TVO reporter John Michael McGrath asked Brown a stark question: "Am I missing something here? Or is this presentation actually predicting a disaster?"
"No. I don't think you're missing anything," Brown said after a pause.
A key finding of the modelling was that "sticking with the stay-at-home order will help avoid a third wave and third lockdown."
However, buoyed by the lower case counts back then, the Ford government began easing restrictions. On Feb. 16, just five days after Brown's presentation, the stay-at-home order was lifted across most of Ontario. Regions were moved to various levels of restrictions based on the province's colour-coded framework.

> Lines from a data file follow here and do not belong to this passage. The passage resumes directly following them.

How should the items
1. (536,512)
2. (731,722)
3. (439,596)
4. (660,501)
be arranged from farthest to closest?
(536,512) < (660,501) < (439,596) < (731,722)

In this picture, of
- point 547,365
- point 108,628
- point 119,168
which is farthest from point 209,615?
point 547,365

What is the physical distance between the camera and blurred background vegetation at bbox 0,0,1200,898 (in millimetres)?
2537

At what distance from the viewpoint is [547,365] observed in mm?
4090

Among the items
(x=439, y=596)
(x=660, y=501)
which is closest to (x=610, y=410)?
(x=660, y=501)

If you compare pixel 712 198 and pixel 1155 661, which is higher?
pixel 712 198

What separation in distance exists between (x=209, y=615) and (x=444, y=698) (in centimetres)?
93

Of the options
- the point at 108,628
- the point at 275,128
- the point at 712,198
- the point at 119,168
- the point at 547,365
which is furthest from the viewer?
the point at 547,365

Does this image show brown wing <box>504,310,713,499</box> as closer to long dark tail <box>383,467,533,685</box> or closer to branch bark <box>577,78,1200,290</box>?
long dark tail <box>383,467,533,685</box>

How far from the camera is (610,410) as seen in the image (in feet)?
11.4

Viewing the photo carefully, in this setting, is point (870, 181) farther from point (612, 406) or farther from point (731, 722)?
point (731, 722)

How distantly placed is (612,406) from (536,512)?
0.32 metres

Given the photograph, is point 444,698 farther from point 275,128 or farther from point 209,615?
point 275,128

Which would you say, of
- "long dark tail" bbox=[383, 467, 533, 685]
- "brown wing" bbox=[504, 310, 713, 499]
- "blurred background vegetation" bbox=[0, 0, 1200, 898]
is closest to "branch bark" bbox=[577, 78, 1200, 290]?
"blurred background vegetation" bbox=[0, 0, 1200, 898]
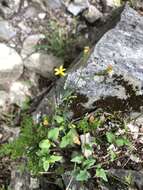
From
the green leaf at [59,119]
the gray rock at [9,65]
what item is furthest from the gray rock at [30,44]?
the green leaf at [59,119]

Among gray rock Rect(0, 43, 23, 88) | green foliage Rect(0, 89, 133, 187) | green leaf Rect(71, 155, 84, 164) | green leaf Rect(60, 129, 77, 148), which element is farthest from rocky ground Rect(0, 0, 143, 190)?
green leaf Rect(60, 129, 77, 148)

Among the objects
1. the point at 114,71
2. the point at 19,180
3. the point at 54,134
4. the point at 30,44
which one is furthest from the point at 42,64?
the point at 54,134

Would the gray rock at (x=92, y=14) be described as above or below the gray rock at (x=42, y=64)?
above

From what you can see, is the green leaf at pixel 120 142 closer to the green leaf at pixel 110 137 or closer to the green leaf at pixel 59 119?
the green leaf at pixel 110 137

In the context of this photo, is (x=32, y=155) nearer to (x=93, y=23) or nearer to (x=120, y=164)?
(x=120, y=164)

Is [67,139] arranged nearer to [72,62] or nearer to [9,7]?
[72,62]

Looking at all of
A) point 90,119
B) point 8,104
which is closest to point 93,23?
point 8,104
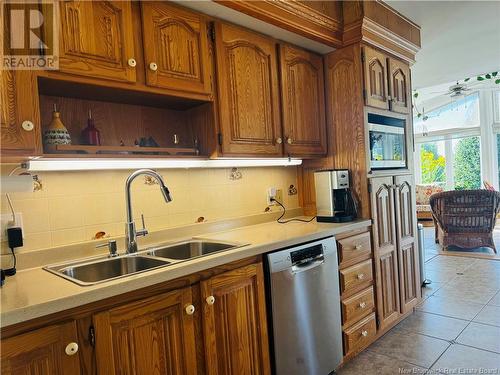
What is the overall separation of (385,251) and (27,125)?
2.27 meters

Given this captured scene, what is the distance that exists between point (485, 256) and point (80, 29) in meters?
4.98

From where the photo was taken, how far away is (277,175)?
259cm

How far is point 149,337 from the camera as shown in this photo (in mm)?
1227

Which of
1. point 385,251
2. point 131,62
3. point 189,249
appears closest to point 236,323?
point 189,249

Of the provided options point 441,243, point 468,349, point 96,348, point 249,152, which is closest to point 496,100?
point 441,243

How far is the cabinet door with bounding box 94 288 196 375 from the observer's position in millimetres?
1125

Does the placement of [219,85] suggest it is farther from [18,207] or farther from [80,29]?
[18,207]

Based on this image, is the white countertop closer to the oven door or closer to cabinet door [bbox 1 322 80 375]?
cabinet door [bbox 1 322 80 375]

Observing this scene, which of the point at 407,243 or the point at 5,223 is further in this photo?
the point at 407,243

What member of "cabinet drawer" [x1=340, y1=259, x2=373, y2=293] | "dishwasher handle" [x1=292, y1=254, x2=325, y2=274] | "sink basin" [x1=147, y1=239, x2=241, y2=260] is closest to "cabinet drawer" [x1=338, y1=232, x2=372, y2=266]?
"cabinet drawer" [x1=340, y1=259, x2=373, y2=293]

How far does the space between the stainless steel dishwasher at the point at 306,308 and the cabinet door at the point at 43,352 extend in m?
0.89

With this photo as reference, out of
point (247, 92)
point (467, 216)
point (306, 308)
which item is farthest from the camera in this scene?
point (467, 216)

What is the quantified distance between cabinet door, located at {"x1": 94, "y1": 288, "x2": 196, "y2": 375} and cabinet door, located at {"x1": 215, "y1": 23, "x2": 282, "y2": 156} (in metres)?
0.90

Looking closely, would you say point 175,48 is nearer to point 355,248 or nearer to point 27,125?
point 27,125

By March 8, just as Ontario's COVID curve was beginning to rise again, the order had been lifted in Toronto and Peel, too, the areas with the highest caseloads.
They remained in lockdown but non-essential retail, and later patio dining, were both allowed to open at limited capacity. Indoor dining restrictions in other regions would be eased.
On March 26, Ford was asked whether the province was opening too much, too soon given rising case counts and ICU admissions.
The premier admitted he was concerned, but said: "I'm going to be frank. People are tired, I'm telling you. They're tired, they're exhausted out there. They need a little bit of fresh air. But please do it very carefully, that's all we're asking."
By then, doctors had been sounding alarm bells for weeks.
On March 10, two days after the stay-at-home order was lifted in Toronto, Dr. Kashif Pirzada, an emergency physician, shared his fears of a third wave with CBC's The National.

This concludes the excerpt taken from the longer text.